Start Dataset records
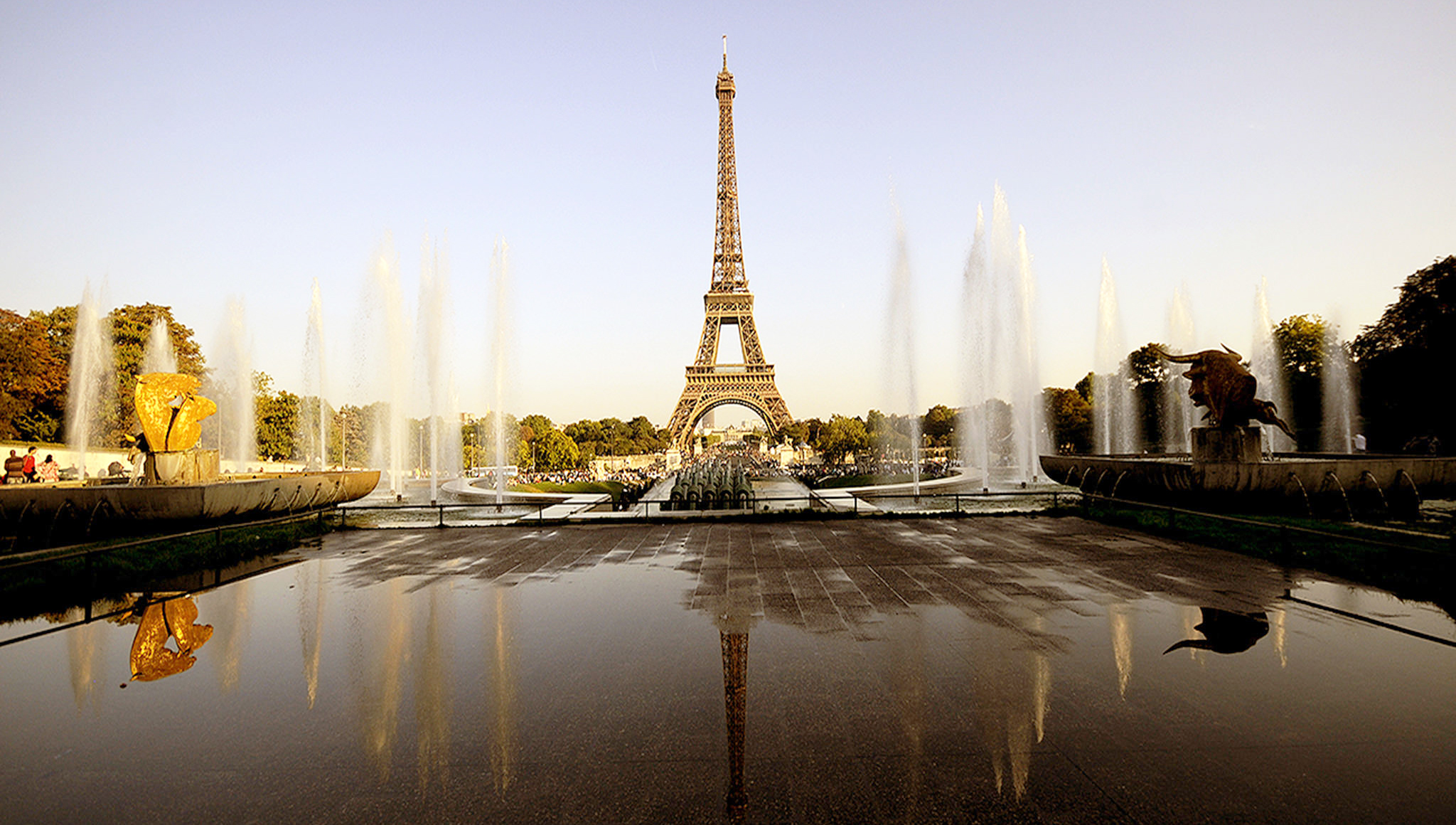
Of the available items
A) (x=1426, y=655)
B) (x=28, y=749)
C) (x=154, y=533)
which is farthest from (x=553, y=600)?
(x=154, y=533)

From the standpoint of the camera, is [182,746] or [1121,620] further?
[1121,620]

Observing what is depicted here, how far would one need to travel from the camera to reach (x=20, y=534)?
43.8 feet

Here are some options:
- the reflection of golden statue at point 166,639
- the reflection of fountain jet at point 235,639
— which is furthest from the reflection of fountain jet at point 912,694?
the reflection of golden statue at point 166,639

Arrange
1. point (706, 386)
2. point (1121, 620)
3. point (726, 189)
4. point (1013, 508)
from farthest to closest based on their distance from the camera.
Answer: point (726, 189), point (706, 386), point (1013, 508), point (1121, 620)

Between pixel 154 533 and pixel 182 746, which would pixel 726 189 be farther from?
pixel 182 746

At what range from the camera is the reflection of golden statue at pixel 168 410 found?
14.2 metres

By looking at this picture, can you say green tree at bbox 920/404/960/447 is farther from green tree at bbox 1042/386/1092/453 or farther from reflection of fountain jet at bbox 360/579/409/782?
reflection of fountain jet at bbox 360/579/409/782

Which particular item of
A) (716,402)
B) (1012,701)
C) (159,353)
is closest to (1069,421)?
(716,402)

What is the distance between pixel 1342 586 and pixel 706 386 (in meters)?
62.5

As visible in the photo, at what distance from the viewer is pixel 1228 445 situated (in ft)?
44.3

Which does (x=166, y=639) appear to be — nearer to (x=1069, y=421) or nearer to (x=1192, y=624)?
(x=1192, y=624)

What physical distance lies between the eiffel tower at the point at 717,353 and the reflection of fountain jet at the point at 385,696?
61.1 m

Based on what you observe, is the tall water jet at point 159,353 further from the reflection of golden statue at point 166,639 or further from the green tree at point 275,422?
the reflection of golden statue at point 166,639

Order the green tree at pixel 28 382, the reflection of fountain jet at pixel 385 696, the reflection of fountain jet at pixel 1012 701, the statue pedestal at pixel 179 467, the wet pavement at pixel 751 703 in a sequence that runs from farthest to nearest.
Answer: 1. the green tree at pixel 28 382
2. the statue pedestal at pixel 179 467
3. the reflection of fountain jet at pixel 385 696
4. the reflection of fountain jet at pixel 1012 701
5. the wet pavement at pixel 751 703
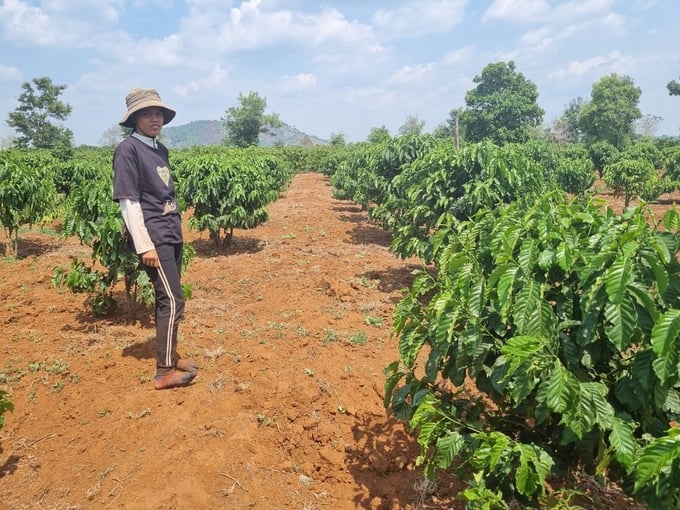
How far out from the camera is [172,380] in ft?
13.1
End Dataset records
> [Task statement] Write out every line above exactly as it is, leaving out the pictures.

> [Final answer]
Of the available items
A) (x=1426, y=655)
B) (x=28, y=749)
C) (x=154, y=533)
which is farthest from (x=553, y=600)?
(x=154, y=533)

From the standpoint of the camera, is [182,746] or [1121,620] further?
[1121,620]

Observing what is depicted here, how far would one need to travel from the camera to reach (x=20, y=534)?
43.8 feet

Here are some options:
- the reflection of golden statue at point 166,639
- the reflection of fountain jet at point 235,639
— which is furthest from the reflection of fountain jet at point 912,694?
the reflection of golden statue at point 166,639

Arrange
1. point (706, 386)
2. point (1121, 620)
3. point (726, 189)
4. point (1013, 508)
from farthest to closest based on their distance from the camera.
Answer: point (726, 189), point (706, 386), point (1013, 508), point (1121, 620)

Between pixel 154 533 and pixel 182 746, which would pixel 726 189 be farther from?
pixel 182 746

At what range from the camera is the reflection of golden statue at pixel 168 410 found?
14.2 metres

By looking at this picture, can you say green tree at bbox 920/404/960/447 is farther from green tree at bbox 1042/386/1092/453 or farther from reflection of fountain jet at bbox 360/579/409/782?
reflection of fountain jet at bbox 360/579/409/782

Which particular item of
A) (716,402)
B) (1012,701)
C) (159,353)
is closest to (1069,421)?
(716,402)

What is the distance between pixel 1342 586 and pixel 706 386 (in meters)?
62.5

As visible in the photo, at what distance from the viewer is pixel 1228 445 situated (in ft)?
44.3

Which does (x=166, y=639) appear to be — nearer to (x=1069, y=421) or nearer to (x=1192, y=624)?
(x=1192, y=624)

What physical distance lies between the eiffel tower at the point at 717,353 and the reflection of fountain jet at the point at 385,696?
61.1 m

Based on what you observe, is the tall water jet at point 159,353 further from the reflection of golden statue at point 166,639 or further from the green tree at point 275,422?
the reflection of golden statue at point 166,639

Order the green tree at pixel 28 382, the reflection of fountain jet at pixel 385 696, the reflection of fountain jet at pixel 1012 701, the statue pedestal at pixel 179 467, the wet pavement at pixel 751 703 in a sequence that runs from farthest to nearest.
Answer: 1. the green tree at pixel 28 382
2. the statue pedestal at pixel 179 467
3. the reflection of fountain jet at pixel 385 696
4. the reflection of fountain jet at pixel 1012 701
5. the wet pavement at pixel 751 703
How far out from the camera is [172,380] in ft?
13.1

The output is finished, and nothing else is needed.